Study text
====
The fact that a full-fledged climate regulation bill has passed the House Energy and Commerce Committee is nothing less than monumental. It also means that we now have a baseline document to analyze - or criticize, as the case may be.

The agreement that was struck represents a veritable compromise cobbled together to meet any number of scientific issues, philosophical viewpoints and political realities (for more on all of this, see David Goldston's column). This kind of horse-trading is what makes it real, but the process always leaves a sour taste in the mouths of many observers. And as is often the case with a bill this big and this complex, experts are still sorting through things and trying to figure out what it all means.

Much of the discussion has focused on the impact of the committee's predictable concessions to give away most of the permits in the early years (Harvard economist Robert Stavins delved into these questions in a recent Huffington Post column). Others have focused on everything from emissions offsets in the forestry sector to the definition of renewable energy.

But it's the sheer complexity of the legislation that has many worried. The Washington Post's Steven Pearlstein summed up some of the basic fears when the bill came out. Such criticisms have spurred many, including Pearlstein himself, to revive talk of a carbon tax. The top House Democrat on tax issues, Ways and Means Chairman Charles Rangel of New York, has fueled the fire by saying he wants a crack at the bill and would be open to such an idea (see ClimateWire).
====
Recorded information
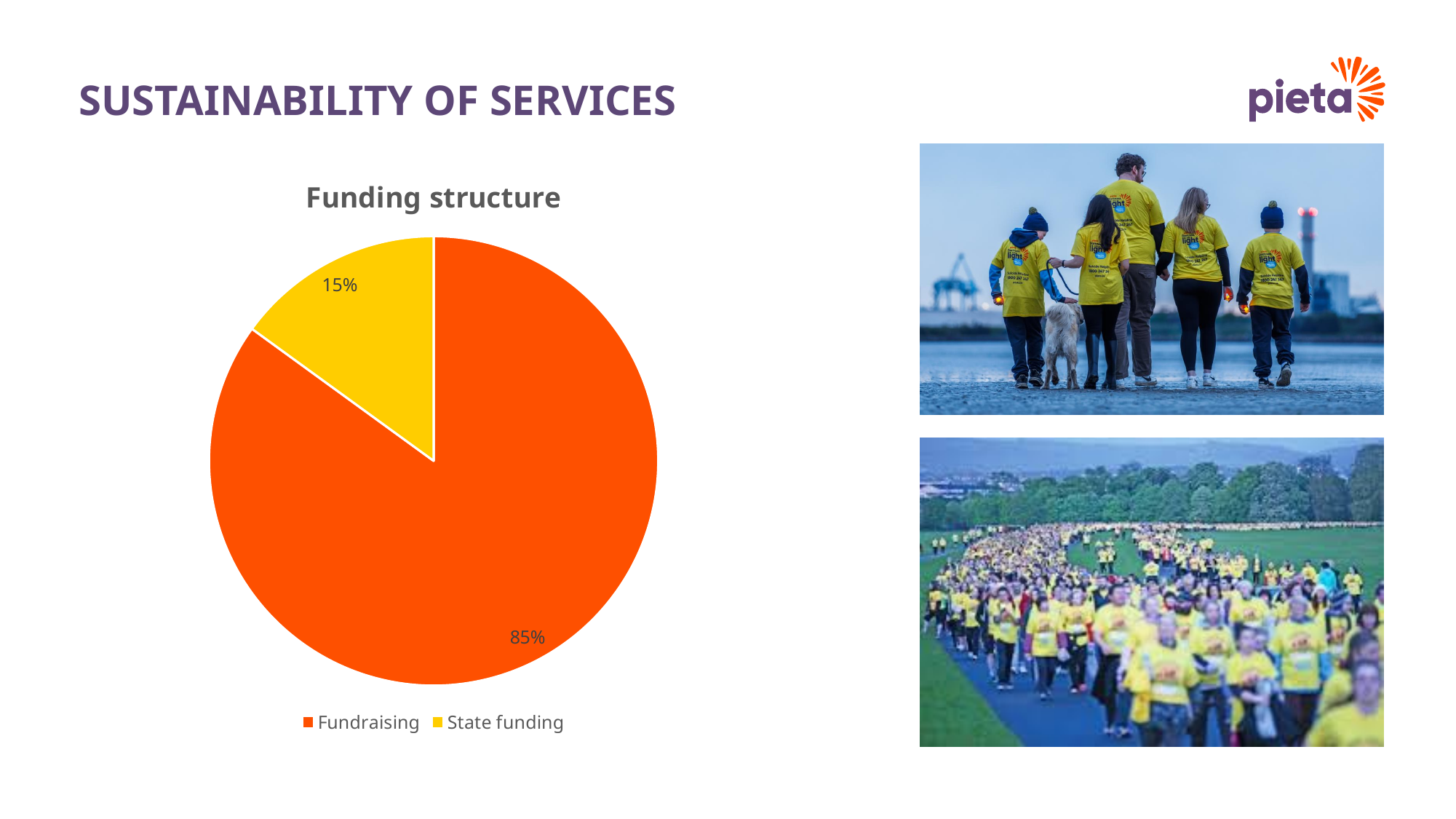
Which funding source has the largest slice of the pie? Fundraising What share of the funding structure comes from Fundraising? 85% What share of the funding structure comes from State funding? 15% How many entries does the legend list? 2 What is the title of the chart? Funding structure Is the share for Fundraising greater or less than 50%? greater What kind of chart is shown on the slide? Pie chart What colour is the State funding slice? Yellow What is the difference in percentage points between Fundraising and State funding? 70 How many slices does the pie chart have? 2 Which is larger, Fundraising or State funding? Fundraising Which funding source has the smallest slice of the pie? State funding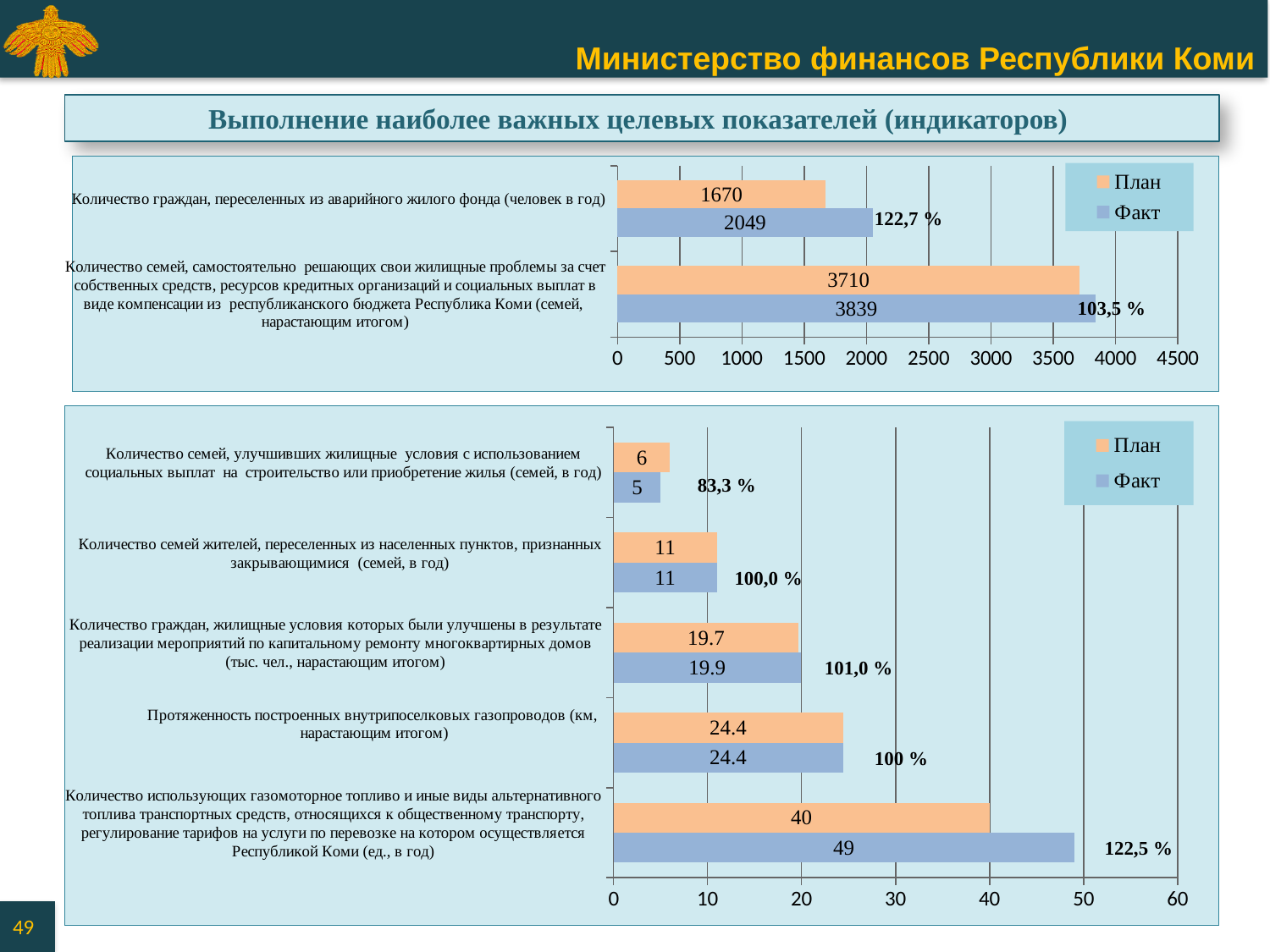
In the bottom chart, what is the Факт value for the number of vehicles using gas-motor fuel and other alternative fuels (ед., в год)? 49 In the top chart, what is the difference between the Факт and План values for the number of families solving their housing problems independently (3839 vs 3710)? 129 In the top chart, what is the Факт (actual) value for the number of citizens resettled from emergency housing? 2049 In the top chart, what percentage is shown next to the bars for the number of citizens resettled from emergency housing? 122,7 % In the bottom chart, is the План value or the Факт value larger for the number of families that improved housing conditions using social payments? План How many series does the legend of the top chart list? 2 In the bottom chart, which category has the lowest План value? Количество семей, улучшивших жилищные условия с использованием социальных выплат на строительство или приобретение жилья In the bottom chart, what is the Факт value for the number of citizens whose housing conditions were improved through capital repairs of apartment buildings (тыс. чел.)? 19.9 What type of chart is the bottom chart? Bar chart How many categories are shown in the bottom chart? 5 In the bottom chart, which category has the highest Факт value? Количество использующих газомоторное топливо и иные виды альтернативного топлива транспортных средств In the top chart, what is the План (plan) value for the number of citizens resettled from emergency housing (человек в год)? 1670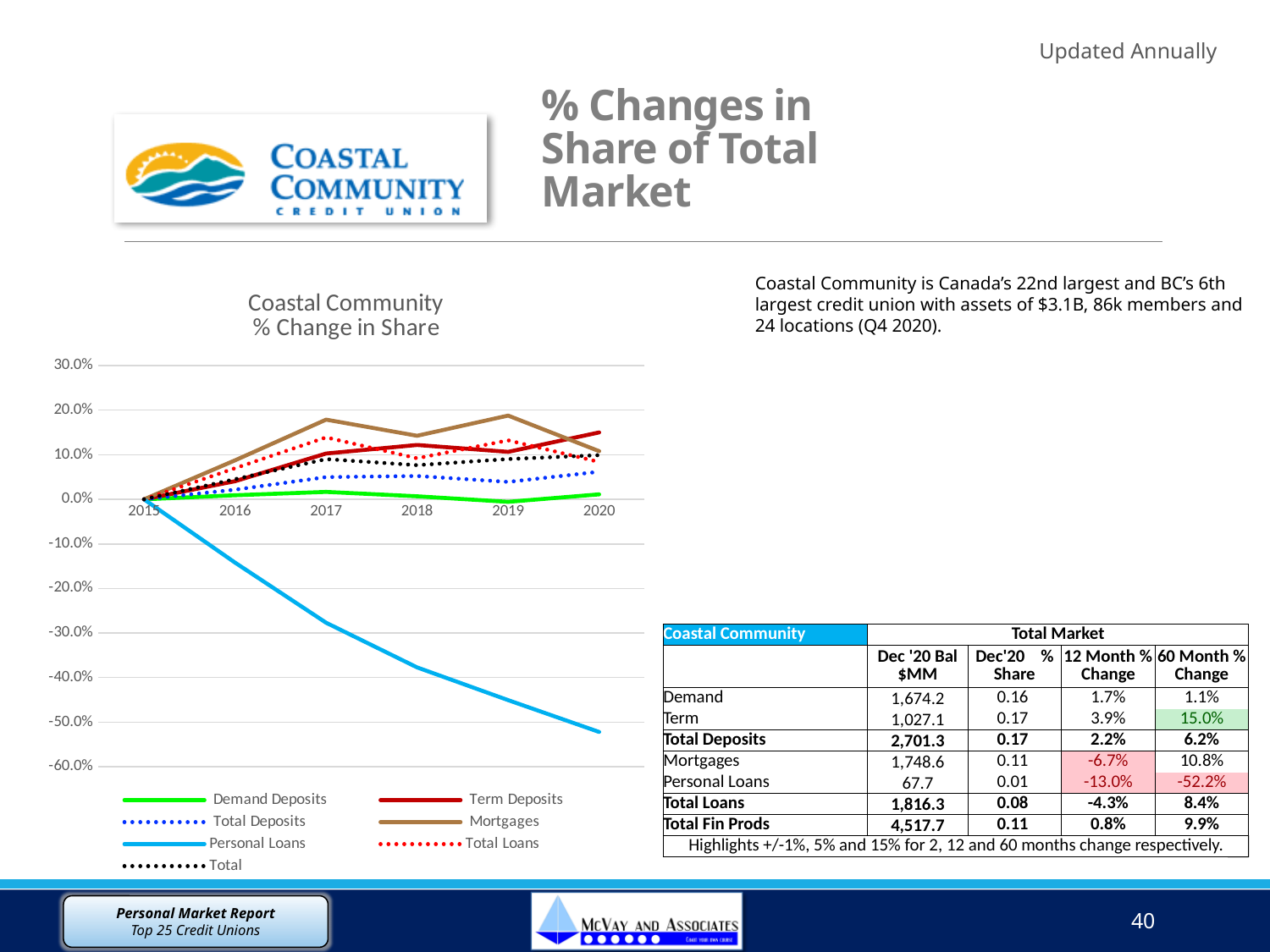
What is the value for Personal Loans in 2015? 0.0% In 2017, which is larger: the value for Mortgages or the value for Demand Deposits? Mortgages Is the value for Demand Deposits in 2020 greater or less than 10.0%? less Which series has the highest value in 2019? Mortgages How many series does the legend of the chart list? 7 Which series has the lowest value in 2020? Personal Loans Is the value for Personal Loans in 2020 greater or less than -40.0%? less What kind of chart is shown on the slide? line chart Does the Personal Loans line rise or fall from 2015 to 2020? fall Is the value for Mortgages in 2019 greater or less than 10.0%? greater What is the title of the chart? Coastal Community % Change in Share How many years are plotted along the x axis of the chart? 6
====
Work to complete
Can you carry on the piece about the House climate bill, starting right after its last sentence on Charles Rangel and the carbon tax?

Answer box
The jurisdictional issues are real and could slow things down, but short of another revolution in political thought on Capitol Hill, the carbon tax proposal isn't going to get much traction. Proponents of cap-and-trade like the cap on emissions, which theoretically guarantees results; a tax only delivers in proportion to the pain it causes those who pay it. Politically, they ask, would it be possible to establish a tax that is free of loopholes and high enough to, say, force an end to conventional coal?

The counterargument is that we are simply deluding ourselves with cap-and-trade, which basically hides a variable tax behind the smoke and mirrors of "market-based regulation." Perhaps, they argue, the appeal of an honest tax will grow as people see what the legislative process produces as an alternative.

Indeed, it's hard to say what kind of deal might ultimately garner the requisite votes, precisely because the dynamic shifts once you move from a theoretical discussion to a process that ends in a law.